Synaptic currents mediated by NMDA receptors in astrocytes. Astrocytes in layer II of the slice were identified by EGFP fluorescence; electrical stimulation was in layer IV. A, Synaptically evoked currents are inhibited by MK-801 (10 μm), and the residual current is partially blocked by dl-TBOA (100 μm). The dl-TBOA-sensitive component obtained by subtraction is shown in the inset. B, In the presence of dl-TBOA (100 μm), NBQX (30 μm) has no effect on the peak synaptic current, which is then almost completely blocked by MK-801 (10 μm). Each point on the time graphs represents the mean ± SEM for five EPSCs; illustrative EPSCs are shown below.
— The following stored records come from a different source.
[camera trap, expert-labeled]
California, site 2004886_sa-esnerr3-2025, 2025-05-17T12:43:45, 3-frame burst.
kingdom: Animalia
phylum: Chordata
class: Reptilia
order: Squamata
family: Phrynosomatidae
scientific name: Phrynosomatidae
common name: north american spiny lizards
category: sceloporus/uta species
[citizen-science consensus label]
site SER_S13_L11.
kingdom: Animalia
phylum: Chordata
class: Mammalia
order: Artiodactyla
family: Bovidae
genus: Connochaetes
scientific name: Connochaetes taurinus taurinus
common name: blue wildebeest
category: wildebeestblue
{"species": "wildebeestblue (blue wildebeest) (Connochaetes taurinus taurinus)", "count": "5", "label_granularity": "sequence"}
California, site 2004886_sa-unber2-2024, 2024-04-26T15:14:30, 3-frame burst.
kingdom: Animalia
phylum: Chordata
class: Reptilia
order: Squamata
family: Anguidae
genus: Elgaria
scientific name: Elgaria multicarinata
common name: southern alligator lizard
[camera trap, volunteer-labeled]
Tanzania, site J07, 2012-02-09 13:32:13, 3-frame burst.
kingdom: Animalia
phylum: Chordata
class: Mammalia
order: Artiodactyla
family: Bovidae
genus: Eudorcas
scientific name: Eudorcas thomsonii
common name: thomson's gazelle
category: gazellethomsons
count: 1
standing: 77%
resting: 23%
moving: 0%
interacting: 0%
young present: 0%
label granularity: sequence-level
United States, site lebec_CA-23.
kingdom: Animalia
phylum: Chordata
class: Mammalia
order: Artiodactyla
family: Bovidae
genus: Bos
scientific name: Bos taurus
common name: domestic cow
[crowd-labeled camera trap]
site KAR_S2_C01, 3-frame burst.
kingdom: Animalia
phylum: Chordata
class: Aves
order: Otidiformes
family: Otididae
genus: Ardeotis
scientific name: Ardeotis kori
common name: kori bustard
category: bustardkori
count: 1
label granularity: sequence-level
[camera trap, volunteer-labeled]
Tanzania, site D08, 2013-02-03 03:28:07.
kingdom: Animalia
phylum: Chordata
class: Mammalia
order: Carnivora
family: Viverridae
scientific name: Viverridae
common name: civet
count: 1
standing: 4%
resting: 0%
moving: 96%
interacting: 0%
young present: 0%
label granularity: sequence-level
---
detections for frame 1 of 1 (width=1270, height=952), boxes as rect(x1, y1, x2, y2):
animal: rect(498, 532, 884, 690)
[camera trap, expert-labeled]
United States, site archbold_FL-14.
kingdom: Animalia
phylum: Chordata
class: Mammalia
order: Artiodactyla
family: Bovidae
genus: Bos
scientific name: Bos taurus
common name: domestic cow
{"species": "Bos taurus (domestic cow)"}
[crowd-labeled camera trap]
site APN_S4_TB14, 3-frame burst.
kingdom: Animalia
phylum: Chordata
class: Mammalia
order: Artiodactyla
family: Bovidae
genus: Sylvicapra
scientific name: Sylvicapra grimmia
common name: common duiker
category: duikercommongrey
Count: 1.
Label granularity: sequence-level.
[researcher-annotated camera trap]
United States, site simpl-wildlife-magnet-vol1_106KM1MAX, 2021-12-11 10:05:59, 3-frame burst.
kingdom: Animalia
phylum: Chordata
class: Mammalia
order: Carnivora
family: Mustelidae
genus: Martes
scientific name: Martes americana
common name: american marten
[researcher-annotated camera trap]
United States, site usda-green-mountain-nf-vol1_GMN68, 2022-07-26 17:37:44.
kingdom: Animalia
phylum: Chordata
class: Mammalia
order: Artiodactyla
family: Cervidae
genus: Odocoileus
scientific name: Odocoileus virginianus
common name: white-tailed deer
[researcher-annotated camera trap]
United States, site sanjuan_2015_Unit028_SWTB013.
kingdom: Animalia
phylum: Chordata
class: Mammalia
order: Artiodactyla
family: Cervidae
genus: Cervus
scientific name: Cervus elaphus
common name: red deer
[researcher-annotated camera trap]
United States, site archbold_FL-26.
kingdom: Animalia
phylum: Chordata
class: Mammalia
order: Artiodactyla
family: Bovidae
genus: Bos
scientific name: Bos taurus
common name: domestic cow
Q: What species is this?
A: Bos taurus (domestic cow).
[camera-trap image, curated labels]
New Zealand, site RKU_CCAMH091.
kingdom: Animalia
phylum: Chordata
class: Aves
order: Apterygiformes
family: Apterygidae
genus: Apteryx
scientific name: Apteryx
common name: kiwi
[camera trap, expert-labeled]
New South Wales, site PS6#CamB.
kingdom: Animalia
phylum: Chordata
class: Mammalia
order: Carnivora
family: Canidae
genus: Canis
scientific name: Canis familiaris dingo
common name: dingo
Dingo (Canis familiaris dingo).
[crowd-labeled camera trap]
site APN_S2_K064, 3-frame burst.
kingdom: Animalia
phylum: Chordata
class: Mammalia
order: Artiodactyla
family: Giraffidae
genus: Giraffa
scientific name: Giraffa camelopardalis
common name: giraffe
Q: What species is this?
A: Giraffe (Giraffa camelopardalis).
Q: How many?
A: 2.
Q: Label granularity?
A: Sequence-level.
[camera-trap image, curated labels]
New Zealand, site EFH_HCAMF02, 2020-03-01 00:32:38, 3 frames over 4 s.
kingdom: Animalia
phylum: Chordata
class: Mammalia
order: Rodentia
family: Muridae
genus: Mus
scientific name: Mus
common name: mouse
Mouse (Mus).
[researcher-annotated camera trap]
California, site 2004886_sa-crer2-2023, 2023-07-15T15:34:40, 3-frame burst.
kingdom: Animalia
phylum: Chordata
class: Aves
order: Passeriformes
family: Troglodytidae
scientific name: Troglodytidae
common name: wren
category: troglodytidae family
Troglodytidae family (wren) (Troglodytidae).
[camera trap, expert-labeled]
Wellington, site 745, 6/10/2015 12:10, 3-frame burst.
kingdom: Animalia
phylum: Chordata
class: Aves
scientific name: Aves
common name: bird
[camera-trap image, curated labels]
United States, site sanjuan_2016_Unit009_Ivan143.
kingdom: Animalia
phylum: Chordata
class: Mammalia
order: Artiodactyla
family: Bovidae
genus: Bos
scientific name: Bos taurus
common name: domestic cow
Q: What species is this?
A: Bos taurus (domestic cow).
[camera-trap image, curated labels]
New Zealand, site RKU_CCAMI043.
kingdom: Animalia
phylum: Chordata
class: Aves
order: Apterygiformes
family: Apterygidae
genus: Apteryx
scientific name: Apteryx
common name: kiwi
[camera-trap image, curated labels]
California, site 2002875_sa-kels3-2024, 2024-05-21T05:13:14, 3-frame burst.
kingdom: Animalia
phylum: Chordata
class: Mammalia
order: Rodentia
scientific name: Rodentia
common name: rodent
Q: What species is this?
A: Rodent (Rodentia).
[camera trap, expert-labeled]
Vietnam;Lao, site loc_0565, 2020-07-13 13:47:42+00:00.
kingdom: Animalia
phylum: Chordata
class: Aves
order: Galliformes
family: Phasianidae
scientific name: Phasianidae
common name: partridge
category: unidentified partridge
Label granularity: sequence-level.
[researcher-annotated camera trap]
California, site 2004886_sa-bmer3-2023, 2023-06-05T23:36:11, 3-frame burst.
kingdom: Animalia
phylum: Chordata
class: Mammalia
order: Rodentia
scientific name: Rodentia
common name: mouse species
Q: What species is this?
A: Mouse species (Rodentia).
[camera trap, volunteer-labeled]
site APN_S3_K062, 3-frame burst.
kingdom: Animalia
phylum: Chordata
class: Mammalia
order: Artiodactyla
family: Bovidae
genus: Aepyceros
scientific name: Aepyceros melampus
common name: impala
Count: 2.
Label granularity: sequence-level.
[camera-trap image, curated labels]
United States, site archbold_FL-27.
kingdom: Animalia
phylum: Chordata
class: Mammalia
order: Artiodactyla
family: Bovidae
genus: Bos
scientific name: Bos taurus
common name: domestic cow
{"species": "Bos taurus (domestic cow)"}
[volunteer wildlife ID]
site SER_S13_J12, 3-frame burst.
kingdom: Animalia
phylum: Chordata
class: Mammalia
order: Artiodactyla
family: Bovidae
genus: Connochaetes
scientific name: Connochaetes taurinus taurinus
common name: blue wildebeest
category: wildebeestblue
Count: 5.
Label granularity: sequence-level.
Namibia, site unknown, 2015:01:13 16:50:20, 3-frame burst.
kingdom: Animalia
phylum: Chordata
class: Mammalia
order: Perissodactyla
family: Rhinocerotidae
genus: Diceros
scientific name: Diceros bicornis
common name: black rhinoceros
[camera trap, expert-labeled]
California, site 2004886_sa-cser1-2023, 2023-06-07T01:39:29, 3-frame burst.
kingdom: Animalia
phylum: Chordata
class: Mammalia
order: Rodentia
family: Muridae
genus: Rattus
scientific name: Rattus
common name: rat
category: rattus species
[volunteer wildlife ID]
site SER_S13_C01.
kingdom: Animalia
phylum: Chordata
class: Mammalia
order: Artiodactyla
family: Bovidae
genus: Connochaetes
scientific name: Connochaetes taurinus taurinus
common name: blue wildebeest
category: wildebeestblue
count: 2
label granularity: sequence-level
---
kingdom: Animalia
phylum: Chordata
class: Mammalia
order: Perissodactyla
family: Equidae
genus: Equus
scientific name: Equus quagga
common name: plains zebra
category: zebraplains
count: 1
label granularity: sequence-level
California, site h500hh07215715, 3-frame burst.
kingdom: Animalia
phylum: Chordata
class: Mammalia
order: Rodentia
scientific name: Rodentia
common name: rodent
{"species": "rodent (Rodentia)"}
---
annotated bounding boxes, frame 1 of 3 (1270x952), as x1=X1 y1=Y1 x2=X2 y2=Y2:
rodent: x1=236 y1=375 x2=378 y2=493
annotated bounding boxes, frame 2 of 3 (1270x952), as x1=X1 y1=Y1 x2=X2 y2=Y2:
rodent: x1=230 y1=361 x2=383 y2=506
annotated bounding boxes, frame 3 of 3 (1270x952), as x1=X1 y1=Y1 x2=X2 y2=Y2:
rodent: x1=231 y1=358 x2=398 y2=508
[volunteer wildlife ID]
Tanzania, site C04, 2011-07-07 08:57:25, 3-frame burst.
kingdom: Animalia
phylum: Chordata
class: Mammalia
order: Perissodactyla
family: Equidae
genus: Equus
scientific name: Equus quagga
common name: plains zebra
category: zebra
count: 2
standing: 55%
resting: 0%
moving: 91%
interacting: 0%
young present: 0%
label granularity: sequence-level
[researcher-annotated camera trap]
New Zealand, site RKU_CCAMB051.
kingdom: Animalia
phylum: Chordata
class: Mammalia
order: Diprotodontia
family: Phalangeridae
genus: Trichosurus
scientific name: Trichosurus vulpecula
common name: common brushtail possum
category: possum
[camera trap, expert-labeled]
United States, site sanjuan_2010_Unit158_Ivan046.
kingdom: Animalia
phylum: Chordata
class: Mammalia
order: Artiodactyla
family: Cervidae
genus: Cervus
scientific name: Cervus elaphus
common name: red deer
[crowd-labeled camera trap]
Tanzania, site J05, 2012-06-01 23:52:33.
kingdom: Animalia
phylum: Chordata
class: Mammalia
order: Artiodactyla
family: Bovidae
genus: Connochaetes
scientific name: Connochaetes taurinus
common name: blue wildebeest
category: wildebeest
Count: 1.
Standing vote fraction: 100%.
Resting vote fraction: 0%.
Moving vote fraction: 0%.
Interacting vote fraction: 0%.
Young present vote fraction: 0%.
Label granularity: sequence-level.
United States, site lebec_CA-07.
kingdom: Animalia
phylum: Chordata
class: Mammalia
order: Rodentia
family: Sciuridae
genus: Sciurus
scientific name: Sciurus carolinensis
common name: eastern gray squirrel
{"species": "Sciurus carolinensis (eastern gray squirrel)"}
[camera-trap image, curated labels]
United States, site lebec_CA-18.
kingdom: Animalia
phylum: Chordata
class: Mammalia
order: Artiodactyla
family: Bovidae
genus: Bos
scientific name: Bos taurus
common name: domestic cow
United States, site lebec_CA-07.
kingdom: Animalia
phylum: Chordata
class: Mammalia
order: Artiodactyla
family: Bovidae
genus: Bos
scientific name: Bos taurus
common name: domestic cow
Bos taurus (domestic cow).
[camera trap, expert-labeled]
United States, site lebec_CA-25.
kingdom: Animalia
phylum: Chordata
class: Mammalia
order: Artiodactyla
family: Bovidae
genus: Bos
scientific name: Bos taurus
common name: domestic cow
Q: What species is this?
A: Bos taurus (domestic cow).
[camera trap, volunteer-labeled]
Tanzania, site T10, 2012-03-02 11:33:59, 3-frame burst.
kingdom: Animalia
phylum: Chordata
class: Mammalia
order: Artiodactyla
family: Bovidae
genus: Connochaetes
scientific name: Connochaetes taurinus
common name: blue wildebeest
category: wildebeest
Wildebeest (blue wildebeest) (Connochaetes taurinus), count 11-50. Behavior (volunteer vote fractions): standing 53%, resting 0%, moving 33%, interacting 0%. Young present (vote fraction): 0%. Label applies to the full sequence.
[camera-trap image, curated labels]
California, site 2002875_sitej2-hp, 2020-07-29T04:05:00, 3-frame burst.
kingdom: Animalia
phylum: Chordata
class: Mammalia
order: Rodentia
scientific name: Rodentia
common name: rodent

Note that the tail current was mostly blocked by dl-TBOA, whereas the initial peak current was unaffected by NBQX but blocked by MK-801. C, Current–voltage relationship for a typical astrocyte (voltage steps of 20 mV from −100 to +60 mV; holding potential, −80 mV). Amplitudes were normalized to the value measured at 0 mV (I_norm). Each point represents the mean ± SD for seven cells. D, Selective inhibition of peak and tail current by MK-801 and dl-TBOA. MK-801 (10 μm) and dl-TBOA (100 μm) were applied separately to different astrocytes as illustrated in A and B. The peak (I_peak) and tail (I_tail) of the current were averaged within the 20 ms time window as indicated in the bottom panel of B; error bars are mean ± SEM. The amplitudes were normalized to the values of I_peak, I_tail, and I_peak − I_tail before drug application. E, Voltage dependence of synaptic currents in astrocytes. Note the reversal close to 0 mV and the almost linear relationship between current and voltage. Currents were recorded in the presence of NBQX (30 mm) and dl-TBOA (100 mm). I_m, Amplitude of membrane current.

Figure 8.

Inhibition of AMPA receptor desensitization reveals the NBQX-sensitive synaptic current component that appears in astrocytes. Top, Time course of synaptic current recorded in an astrocyte identified in neocortical layer II by GFEP fluorescence. Each point represents the mean ± SEM for five EPSCs. Bottom, Illustrative currents recorded in control and after consecutive application of d-AP-5 (30 μm), cyclothiazide (50 μm), and NBQX (30 μm). The NBQX-sensitive current was obtained by digital subtraction of currents recorded before and after application of NBQX. The NBQX-sensitive current had a rise time of 16 ± 8 ms and decay time of 280 ± 90 ms (n = 6).

Figure 9.

Miniature spontaneous excitatory currents in cortical astrocytes are mediated by AMPA and NMDA glutamate receptors. A, Representative whole-cell recordings in control and after application of NBQX (30 mm). The right panels represent generalized waveform of spontaneous currents (average of 50 events). The bottom graph shows probability density function of spontaneous currents in control (solid line) and in the presence of NBQX (dots). B, Representative whole-cell recordings from astrocytes in cortical slice in control and after application of d-AP-5 (30 μm). The right panel shows a generalized waveform of spontaneous currents (average of 50 events). The bottom graph shows probability density function of spontaneous currents in control (solid line) and in the presence of d-AP-5 (dots). All recordings were made at a holding potential of −80 mV in the presence of TTX (1 μm), picrotoxin (100 μm), and dl-TBOA (100 μm). Note the significant decrease in the amplitude of spontaneous current as well as leftward shift of amplitude distributions under action of glutamate receptor antagonists.